▶ DOCUMENT SECTION:
Can this medieval shipwreck rewrite ancient history?

More than a thousand years after a ship vanished off the coast of modern-day Croatia, archaeologists have uncovered a wreck that might reshape our ideas of the medieval world.

In 2014 archaeologists found the remains of a ship near Mljet. During a 10-year excavation, they uncovered a trove of golden artifacts that is leading historians to reexamine the so-called Dark Ages.
ByRoff Smith
Photographs and video byArne Hodalič and Katja Bidovec
Published March 12, 2026

It was the sight of a large bronze medieval cauldron lying on the seabed among some moldering old ship’s timbers that first piqued Igor Miholjek’s interest.

Then head of the Department for Underwater Archaeology at the Croatian Conservation Institute, the state agency that looks after the nation’s cultural resources, Miholjek ran a small team that, in 2014, had been diving around some recently identified shipwrecks. This particular vessel had gone down off the coast of Mljet, one of Croatia’s southernmost Adriatic islands, and he wanted to see if there were any clues that might be worth further investigation.

The wreck itself wasn’t exactly a surprising discovery. Mljet lies along one of antiquity’s main east-west sea trade routes, connecting Italian hubs like Ravenna and Venice with Constantinople (now Istanbul) and points east. Over the years, archaeological surveys of the seabed around the picturesque island, with its Roman ruins and the ancient harbor of Polače at its western tip, had yielded more than two dozen old wrecks, ranging from the remains of a Roman ship from the second century B.C. to that of a 16th-century A.D. Venetian merchantman laden with rare Ottoman ceramics. But even in an area relatively littered with historical wrecks, something about the cauldron told Miholjek that this one was different from the others.

▶ WRITTEN INSTRUCTION: Echo the passage of the shipwreck article word for word, everything from "Can this medieval" down to "Igor Miholjek’s interest.". The lines that come after this point have no connection to the article on the medieval shipwreck.

▶ STORED ROWS:
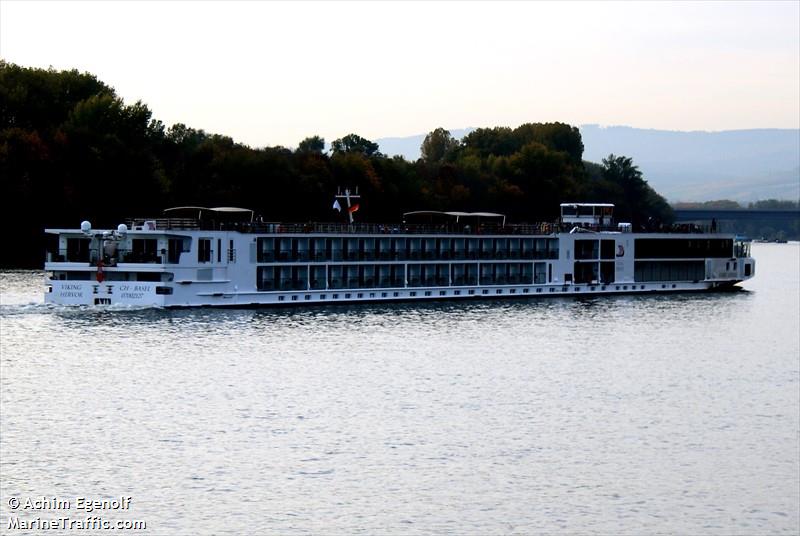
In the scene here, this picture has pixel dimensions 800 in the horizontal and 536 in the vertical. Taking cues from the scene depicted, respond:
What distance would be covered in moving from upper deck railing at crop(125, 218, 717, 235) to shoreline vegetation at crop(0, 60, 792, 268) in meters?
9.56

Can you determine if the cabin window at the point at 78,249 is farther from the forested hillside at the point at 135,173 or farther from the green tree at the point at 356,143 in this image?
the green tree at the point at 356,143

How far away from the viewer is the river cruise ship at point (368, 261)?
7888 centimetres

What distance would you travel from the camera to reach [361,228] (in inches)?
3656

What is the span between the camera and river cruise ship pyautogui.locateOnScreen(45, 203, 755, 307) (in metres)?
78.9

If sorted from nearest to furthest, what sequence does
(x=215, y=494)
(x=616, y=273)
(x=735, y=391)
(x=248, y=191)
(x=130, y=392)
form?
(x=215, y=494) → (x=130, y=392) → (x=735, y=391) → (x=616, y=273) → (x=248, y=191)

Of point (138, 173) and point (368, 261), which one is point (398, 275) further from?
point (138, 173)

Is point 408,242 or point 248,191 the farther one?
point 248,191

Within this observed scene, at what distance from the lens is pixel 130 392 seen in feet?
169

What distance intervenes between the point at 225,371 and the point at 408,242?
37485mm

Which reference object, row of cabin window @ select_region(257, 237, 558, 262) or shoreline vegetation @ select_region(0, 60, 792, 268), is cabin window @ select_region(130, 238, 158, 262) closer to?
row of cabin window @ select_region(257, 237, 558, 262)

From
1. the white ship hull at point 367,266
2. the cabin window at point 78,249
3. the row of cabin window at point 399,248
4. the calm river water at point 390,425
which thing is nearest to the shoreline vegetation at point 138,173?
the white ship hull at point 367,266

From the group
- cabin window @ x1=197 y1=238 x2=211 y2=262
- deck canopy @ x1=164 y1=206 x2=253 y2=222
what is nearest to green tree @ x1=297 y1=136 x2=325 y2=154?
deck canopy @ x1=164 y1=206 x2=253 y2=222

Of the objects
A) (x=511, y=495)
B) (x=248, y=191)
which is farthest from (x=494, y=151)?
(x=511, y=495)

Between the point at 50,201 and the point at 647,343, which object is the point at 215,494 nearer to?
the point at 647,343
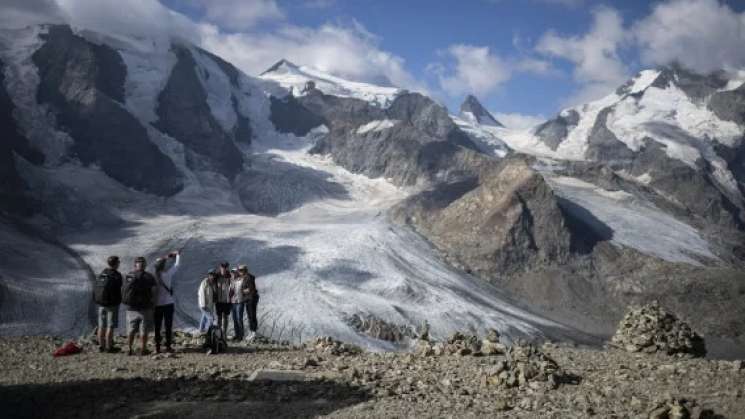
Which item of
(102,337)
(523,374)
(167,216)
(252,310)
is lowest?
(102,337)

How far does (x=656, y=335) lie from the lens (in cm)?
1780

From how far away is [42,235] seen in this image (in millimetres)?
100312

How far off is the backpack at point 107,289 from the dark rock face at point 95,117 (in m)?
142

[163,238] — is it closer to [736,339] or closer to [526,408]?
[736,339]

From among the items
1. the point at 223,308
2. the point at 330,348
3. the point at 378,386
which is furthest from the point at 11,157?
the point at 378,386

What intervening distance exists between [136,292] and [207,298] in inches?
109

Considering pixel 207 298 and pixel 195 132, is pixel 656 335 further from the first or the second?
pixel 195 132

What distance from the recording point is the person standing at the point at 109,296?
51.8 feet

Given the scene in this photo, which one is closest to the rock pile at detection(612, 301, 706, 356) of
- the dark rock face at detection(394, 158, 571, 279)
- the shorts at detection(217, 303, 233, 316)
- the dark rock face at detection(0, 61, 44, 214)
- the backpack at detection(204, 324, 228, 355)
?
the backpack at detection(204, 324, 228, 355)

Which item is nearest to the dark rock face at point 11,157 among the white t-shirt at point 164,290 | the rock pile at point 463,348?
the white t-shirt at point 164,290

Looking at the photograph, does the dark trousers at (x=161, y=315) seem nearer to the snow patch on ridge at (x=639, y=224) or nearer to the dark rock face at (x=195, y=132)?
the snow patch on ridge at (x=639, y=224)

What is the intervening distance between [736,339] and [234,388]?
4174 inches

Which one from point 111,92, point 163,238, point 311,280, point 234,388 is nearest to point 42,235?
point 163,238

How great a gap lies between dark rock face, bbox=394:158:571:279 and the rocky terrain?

▶ EXPECTED ANSWER:
Can this medieval shipwreck rewrite ancient history?

More than a thousand years after a ship vanished off the coast of modern-day Croatia, archaeologists have uncovered a wreck that might reshape our ideas of the medieval world.

In 2014 archaeologists found the remains of a ship near Mljet. During a 10-year excavation, they uncovered a trove of golden artifacts that is leading historians to reexamine the so-called Dark Ages.
ByRoff Smith
Photographs and video byArne Hodalič and Katja Bidovec
Published March 12, 2026

It was the sight of a large bronze medieval cauldron lying on the seabed among some moldering old ship’s timbers that first piqued Igor Miholjek’s interest.